As we look towards creating a carbon neutral future, working from home brings environmental benefits in cutting the number of cars on the road and easing congestion into and out of cities and town centres.

I mean, if you want to take it to the extreme then there's also a case to be made for looking at A&E admissions - fewer vehicles on the road means fewer accidents and fewer people using NHS resources.

There is, unless we sleepwalk back to our previous way of being, a way that suited some but not others, a way that was environmentally unsustainable, going to be a fundamental shift in how we work.

This creates exciting opportunities to repair a faulty system but it will also create other issues, one such being large companies left with extensive office space and not enough people to fill it.

Some of these offices would be impossible to fill under social distancing rules - imagine how long it would take to fill and empty a high rise at the start and close of play using only one bank of lifts.

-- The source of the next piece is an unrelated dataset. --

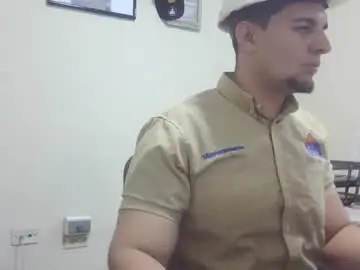 Chaturbate Free Live Porn of 0fficeb0y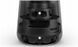 Портативна колонка Bose SoundLink Revolve+ II Bluetooth speaker Triple Black (858366-2110) 485073ua фото 4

Thoughtful and careful strategies will be needed to create a new future for cities. That's a separate issue to the prevailing narrative around home working, which suggests it's somehow frivolous privilege and those involved in it should be penalised for their good fortune. In this case, the Deutsche Bank report suggests the home working tax, which would nonsensically apply only to employees and not the self-employed, should be funnelled to those in low paid jobs but this is a role of general taxation.

Bluntly, the entire suggestion is daft. But it does serve to shore up the Conservative narrative that there are deserving and undeserving workers, and that productivity is linked only to economic output and not wellbeing. And that is a narrative that must be pushed against, whether face-to-face or remotely.